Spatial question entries

__________

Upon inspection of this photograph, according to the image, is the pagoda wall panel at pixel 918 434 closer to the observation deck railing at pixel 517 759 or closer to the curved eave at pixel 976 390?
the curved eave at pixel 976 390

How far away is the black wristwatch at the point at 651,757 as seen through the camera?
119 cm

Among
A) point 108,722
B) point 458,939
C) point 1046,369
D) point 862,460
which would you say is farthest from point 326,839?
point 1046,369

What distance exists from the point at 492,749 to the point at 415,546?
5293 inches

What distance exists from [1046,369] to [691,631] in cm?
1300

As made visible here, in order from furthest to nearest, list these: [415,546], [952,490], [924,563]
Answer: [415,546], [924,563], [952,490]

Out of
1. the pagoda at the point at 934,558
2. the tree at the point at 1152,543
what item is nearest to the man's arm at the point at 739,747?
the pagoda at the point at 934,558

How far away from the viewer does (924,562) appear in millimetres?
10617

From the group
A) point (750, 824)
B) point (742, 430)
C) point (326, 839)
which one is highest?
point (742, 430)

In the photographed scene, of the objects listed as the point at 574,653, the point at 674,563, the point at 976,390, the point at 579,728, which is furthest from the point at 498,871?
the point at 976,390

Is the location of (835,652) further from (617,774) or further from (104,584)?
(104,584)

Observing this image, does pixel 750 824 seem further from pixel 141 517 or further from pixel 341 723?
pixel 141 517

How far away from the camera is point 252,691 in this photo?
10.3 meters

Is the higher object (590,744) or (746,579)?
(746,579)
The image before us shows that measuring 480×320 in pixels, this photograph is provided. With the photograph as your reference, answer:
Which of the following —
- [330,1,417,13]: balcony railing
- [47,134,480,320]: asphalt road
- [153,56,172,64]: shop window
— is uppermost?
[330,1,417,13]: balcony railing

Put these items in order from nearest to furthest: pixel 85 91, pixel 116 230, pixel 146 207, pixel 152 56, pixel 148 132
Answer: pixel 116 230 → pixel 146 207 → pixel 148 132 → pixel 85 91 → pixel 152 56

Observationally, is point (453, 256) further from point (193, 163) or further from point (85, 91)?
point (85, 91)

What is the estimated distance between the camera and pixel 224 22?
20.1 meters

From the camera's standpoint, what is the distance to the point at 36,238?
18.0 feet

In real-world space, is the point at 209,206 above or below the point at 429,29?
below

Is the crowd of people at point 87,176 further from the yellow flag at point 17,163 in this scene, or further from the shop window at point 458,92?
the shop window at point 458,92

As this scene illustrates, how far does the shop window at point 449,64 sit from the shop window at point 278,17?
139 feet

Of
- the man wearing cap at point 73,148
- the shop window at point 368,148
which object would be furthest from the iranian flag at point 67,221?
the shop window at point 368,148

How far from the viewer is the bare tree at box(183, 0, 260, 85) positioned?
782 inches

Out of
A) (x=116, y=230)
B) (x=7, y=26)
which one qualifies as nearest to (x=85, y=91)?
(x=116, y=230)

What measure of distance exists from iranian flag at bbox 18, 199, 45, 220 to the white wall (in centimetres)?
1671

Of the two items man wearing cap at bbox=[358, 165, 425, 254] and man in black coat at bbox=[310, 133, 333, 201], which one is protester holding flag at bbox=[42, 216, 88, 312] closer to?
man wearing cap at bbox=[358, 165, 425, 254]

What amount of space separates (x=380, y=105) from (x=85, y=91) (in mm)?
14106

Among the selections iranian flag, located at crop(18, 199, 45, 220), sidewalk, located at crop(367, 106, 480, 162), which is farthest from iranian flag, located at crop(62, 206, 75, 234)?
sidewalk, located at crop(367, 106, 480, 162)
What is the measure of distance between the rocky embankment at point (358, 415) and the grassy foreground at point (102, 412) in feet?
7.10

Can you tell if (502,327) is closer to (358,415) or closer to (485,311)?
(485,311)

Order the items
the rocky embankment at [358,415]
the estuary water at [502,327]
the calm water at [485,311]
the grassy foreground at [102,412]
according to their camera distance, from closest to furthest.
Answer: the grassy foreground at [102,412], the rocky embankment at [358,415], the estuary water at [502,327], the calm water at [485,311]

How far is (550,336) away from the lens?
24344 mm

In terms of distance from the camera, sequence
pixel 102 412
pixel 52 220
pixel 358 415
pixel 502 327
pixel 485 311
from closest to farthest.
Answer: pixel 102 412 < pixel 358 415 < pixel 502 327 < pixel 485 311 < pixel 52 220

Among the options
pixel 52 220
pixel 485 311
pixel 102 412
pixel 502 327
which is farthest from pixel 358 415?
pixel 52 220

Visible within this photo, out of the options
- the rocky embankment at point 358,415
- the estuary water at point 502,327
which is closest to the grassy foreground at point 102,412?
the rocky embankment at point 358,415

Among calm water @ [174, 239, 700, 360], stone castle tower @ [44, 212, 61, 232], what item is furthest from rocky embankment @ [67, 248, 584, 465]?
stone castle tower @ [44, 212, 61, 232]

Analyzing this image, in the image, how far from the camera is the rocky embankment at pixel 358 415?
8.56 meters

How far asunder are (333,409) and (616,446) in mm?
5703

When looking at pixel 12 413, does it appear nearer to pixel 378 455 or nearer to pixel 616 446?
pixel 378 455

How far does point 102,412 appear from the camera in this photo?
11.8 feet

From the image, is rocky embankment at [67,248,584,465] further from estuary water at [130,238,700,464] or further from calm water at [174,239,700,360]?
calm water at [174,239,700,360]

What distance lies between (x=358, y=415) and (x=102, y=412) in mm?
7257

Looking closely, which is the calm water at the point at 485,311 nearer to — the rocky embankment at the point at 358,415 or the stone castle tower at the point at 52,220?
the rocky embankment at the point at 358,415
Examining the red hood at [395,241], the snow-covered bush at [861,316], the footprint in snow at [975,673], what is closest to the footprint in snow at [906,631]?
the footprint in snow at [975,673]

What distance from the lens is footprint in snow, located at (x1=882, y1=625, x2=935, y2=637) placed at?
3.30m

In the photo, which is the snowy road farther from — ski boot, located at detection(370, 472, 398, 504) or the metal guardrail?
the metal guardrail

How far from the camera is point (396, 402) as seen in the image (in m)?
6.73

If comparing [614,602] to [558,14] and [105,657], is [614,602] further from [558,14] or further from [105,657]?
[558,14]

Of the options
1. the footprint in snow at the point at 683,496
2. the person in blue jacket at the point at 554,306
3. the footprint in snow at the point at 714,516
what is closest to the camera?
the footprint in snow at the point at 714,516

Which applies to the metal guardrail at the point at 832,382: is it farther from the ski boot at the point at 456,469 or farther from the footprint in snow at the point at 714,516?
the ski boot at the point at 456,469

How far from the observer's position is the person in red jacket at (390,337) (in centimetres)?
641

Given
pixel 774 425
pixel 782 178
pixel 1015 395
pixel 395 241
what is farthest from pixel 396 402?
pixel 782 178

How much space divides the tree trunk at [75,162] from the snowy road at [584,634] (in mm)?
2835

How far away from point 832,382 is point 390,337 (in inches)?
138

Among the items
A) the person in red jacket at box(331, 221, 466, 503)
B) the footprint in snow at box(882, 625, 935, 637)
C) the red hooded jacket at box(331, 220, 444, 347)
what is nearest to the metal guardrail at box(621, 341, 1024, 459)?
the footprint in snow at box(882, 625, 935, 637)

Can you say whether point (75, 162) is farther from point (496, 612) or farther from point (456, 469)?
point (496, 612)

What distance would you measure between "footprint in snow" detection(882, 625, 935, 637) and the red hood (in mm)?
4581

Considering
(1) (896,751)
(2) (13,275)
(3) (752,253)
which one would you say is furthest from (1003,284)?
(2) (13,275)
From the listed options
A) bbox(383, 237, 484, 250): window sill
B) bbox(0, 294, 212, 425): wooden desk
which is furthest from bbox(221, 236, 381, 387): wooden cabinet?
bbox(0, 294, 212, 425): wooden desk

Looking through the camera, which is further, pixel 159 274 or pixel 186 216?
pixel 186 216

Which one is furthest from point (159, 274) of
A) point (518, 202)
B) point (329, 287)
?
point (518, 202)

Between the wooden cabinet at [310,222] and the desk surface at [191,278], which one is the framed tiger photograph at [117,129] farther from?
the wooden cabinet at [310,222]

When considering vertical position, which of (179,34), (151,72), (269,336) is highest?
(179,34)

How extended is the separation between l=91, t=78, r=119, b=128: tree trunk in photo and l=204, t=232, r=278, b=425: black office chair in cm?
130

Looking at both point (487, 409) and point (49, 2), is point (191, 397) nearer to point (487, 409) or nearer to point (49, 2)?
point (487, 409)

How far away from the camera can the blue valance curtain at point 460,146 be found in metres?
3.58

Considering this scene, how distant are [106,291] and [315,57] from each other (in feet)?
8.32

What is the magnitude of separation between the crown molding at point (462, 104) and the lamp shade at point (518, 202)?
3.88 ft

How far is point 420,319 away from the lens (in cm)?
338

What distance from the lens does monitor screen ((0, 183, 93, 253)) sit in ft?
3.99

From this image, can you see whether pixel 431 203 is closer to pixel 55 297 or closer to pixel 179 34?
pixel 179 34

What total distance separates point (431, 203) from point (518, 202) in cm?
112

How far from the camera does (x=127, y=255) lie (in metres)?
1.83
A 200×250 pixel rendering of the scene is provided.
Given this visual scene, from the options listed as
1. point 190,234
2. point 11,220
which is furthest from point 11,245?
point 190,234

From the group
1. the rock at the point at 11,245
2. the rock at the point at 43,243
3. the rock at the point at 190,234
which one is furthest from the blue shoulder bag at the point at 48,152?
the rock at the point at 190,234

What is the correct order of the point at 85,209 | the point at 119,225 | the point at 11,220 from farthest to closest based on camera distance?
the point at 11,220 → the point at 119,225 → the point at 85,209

__________

# Request
Could you write the material out again, starting at the line that has "Looking at both" and going through the end, with "valance curtain" replaced by "window drapery" and everything else left as it is?

# Finished task
Looking at both point (487, 409) and point (49, 2), is point (191, 397) nearer to point (487, 409) or nearer to point (49, 2)?
point (487, 409)

How far away from the camera can the blue window drapery at point 460,146 be found in metres?
3.58

Considering this scene, how distant are [106,291] and [315,57] from each other (in feet)?
8.32

What is the magnitude of separation between the crown molding at point (462, 104) and the lamp shade at point (518, 202)?
3.88 ft

How far is point 420,319 away from the lens (in cm)?
338

What distance from the lens does monitor screen ((0, 183, 93, 253)) sit in ft?
3.99

From this image, can you see whether pixel 431 203 is closer to pixel 55 297 or closer to pixel 179 34?
pixel 179 34

What total distance separates point (431, 203) from point (518, 202) in cm?
112

How far from the camera does (x=127, y=255) lie (in metres)?
1.83
A 200×250 pixel rendering of the scene is provided.
Given this visual scene, from the options listed as
1. point 190,234
2. point 11,220
which is furthest from point 11,245?
point 190,234

From the group
1. the rock at the point at 11,245
2. the rock at the point at 43,243
3. the rock at the point at 190,234
which one is furthest from the blue shoulder bag at the point at 48,152?
the rock at the point at 190,234

What is the correct order of the point at 85,209 | the point at 119,225 | the point at 11,220 from farthest to closest based on camera distance?
the point at 11,220 → the point at 119,225 → the point at 85,209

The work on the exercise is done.